Sendikalar tarafından yapılan açıklamada; “Toplum olarak hayatımızın her aşamasında evde, sokakta, iş yerlerinde her gün karşı karşıya kaldığımız şiddet olgusu uzun süredir okullarımızda da görünür olmuştur. Bu güne kadar çok sayıda meslektaşımız şiddetin hedefi haline gelmiştir. Okullarda yaşanan sorunlarda öğretmenler sorumlu tutulmakta ve hedef gösterilmektedir.
Öncelikle kabul etmek gerekir ki okullarımızın sık sık şiddet haberleriyle gündeme gelmesinde başta Milli Eğitim Bakanlığı (MEB) olmak üzere tüm yetkililerin, hatta toplumun tüm kesimlerinin sorumluluğu vardır.
Son olarak ilçemiz Kestel Şehit Polis İsmail Özbek ortaokulunda geçen hafta yaşanan olay hepimizi derinden üzmüştür. Bir veli tarafından öğretmenler ve okul idaresi tehdit edilmiştir. Veli ben ne dersem yapacaksınız, aksi taktirde hiç kimsenin bu okulda okumasına izin vermem gibi ifadelerle okulun huzur ve güvenliğini bozmuştur. Her problem yaşayan veli bu şekilde davrandığı koşulda okul eğitim öğretim verilen bir kurum olmaktan uzaklaşacaktır. Bu gibi davranışları kabul etmiyoruz.
Yaşanan bu olayların bu noktaya gelmesinde toplum önünde eğitim emekçilerinin itibarsızlaştırılmasından kaynaklı olduğunu düşünüyoruz. Eğitim sisteminde yaşanan olumsuzlukların temel nedeni olarak öğretmenleri görülmesi, CİMER uygulamasının velilerin elinde bir sopaya dönüştürülmesi, MEB’in eğitimde yaşanan sorunlara çözüm üretmek yerine öğretmenleri ve idarecileri veli/öğrenci karşısında tek muhatap olarak bırakması, bugün yaşananlara zemin oluşturmuştur.

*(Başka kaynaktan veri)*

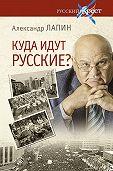 Александр Лапин -Куда идут русские?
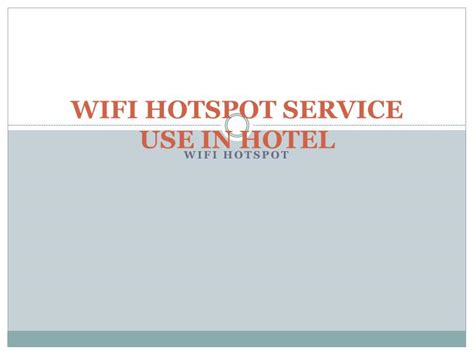 Wifi Id Manage Service ppt wifi hotspot importent useful in hotel kavach mobi powerpoint presentation id 7239355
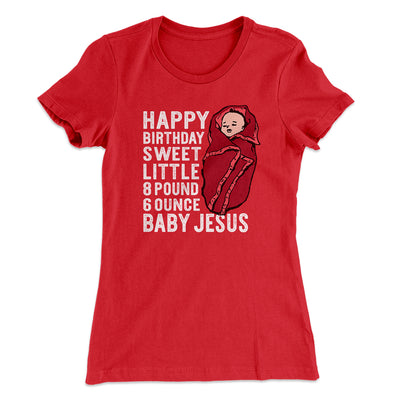 Happy Birthday Baby Jesus Women's T-Shirt-Solid Red - Famous IRL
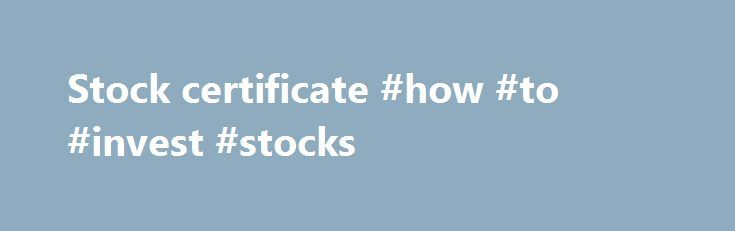 "Stock certificate #how #to #invest #stocks http://stock.remmont.com/stock-certificate-how-to-invest-stocks/  medianet_width = ""300"";   medianet_height = ""600"";   medianet_crid = ""926360737"";   medianet_versionId = ""111299"";   (function() {       var isSSL = 'https:' == document.location.protocol;       var mnSrc = (isSSL ? 'https:' : 'http:') + '//contextual.media.net/nmedianet.js?cid=8CUFDP85S' + (isSSL ? '&https=1' : '');       document.write('');   })();Fast AnswersStock Certificates…"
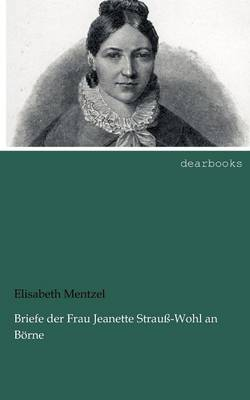 Briefe Der Frau Jeanette Strau -Wohl an B Rne (Paperback)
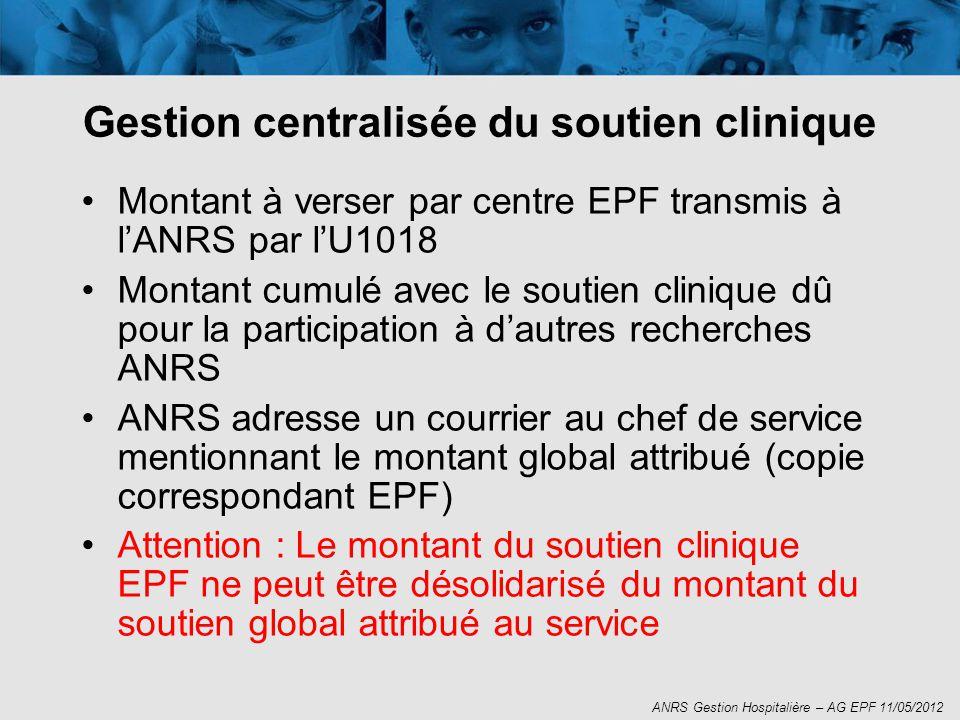 Gestion centralisée du soutien clinique Montant à verser par centre EPF transmis à lANRS par lU1018 Montant cumulé avec le soutien clinique dû pour la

Okullarda eğitim emekçilerine yönelik saldırıların önlenebilmesi, öncelikle her fırsatta eğitim emekçilerini hedef haline getiren politika ve uygulamalara son verilmesinden geçmektedir. Okulda şiddet olaylarının son bulması için MEB’i acilen harekete geçmeye ve önlem almaya çağırıyoruz.
Eğitim emekçilerinin, başta MEB olmak üzere eğitim sendikalarının ve tüm toplum kesimlerinin desteğini hissetmeye ihtiyaçları vardır. Eğitim kurumlarının tümünde, şiddetle mücadele etmek için alınması gereken somut önlemleri, ne yapılacağını ve nasıl önleneceğini gösteren bir eylem planı olmalıdır.
Eğitim emekçilerine yönelik şiddet konusunda tüm öğretmen arkadaşlarımızı ve toplumun bütün kesimlerini birlikte mücadele etmeye çağırıyoruz. Biz artık şiddet ve tehdit olayları ile gündeme gelmek istemiyoruz.
- Kendi canımızdan ve öğrencilerimizin canından endişe ederek okula gitmek istemiyoruz.
- Can güvenliğimizin olmadığı bir eğitim sistemini kabul etmiyoruz!
- Tüm okulların güvenliği derhal sağlanmalıdır.
- Milli Eğitim Bakanlığını ivedilikle eğitimde yaşanan sorunları çözmeye ve öğretmenlerimizi koruyacak şiddet yasasını çıkarmaya davet ediyoruz.” ifadeleri kullanıldı.